───── Given text

Determinism is enforced at five layers. All must be enabled for full E2E reproducibility:

### PyTorch-level

`enable_full_determinism(seed)` sets `PYTHONHASHSEED`, `CUBLAS_WORKSPACE_CONFIG`, `FLASH_ATTENTION_DETERMINISTIC`, seeds all RNGs, calls `torch.use_deterministic_algorithms(True, warn_only=True)`, and disables cuDNN benchmarking. Applied in all training engine implementations.

### Environment propagation

`main_ppo.run_ppo()` sets three env vars before `ray.init()`:

- `PYTHONHASHSEED` — freezes Python hash() and dict ordering
- `VERL_FULL_DETERMINISM` — signals subprocesses to apply determinism
- `VLLM_BATCH_INVARIANT` — makes vLLM outputs independent of batch composition

These are forwarded to all Ray actors via `PPO_RAY_RUNTIME_ENV`.

──────────
───── Provided material

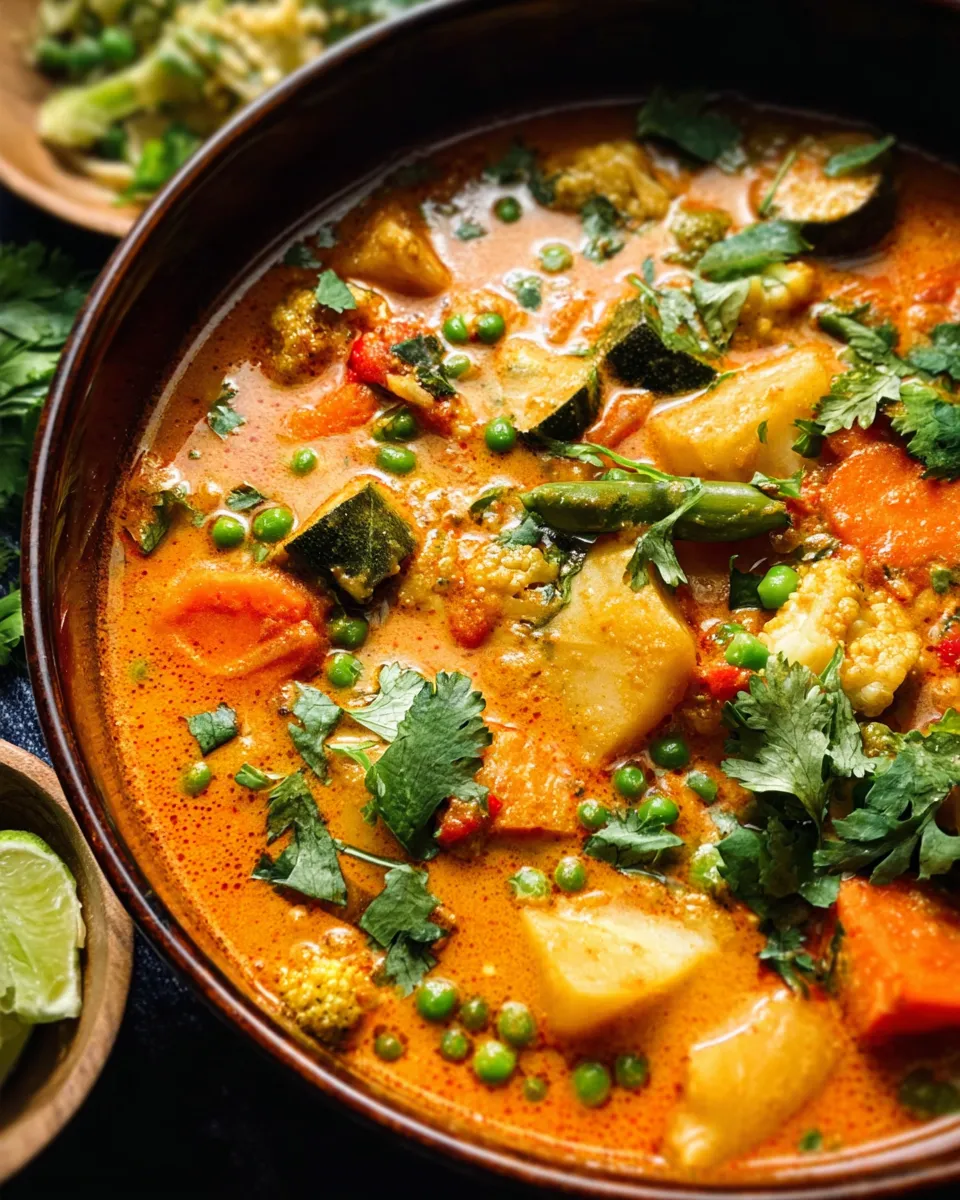 Dairy free slow cooker coconut vegetable curry bright yellow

──────────

In the determinism text, rewrite the passage between "Determinism is enforced" and "training engine implementations.", inclusive, changing "RNGs" to "random number generators". The listing plays no part in what follows.

* [Response for this exercise]
Determinism is enforced at five layers. All must be enabled for full E2E reproducibility:

### PyTorch-level

`enable_full_determinism(seed)` sets `PYTHONHASHSEED`, `CUBLAS_WORKSPACE_CONFIG`, `FLASH_ATTENTION_DETERMINISTIC`, seeds all random number generators, calls `torch.use_deterministic_algorithms(True, warn_only=True)`, and disables cuDNN benchmarking. Applied in all training engine implementations.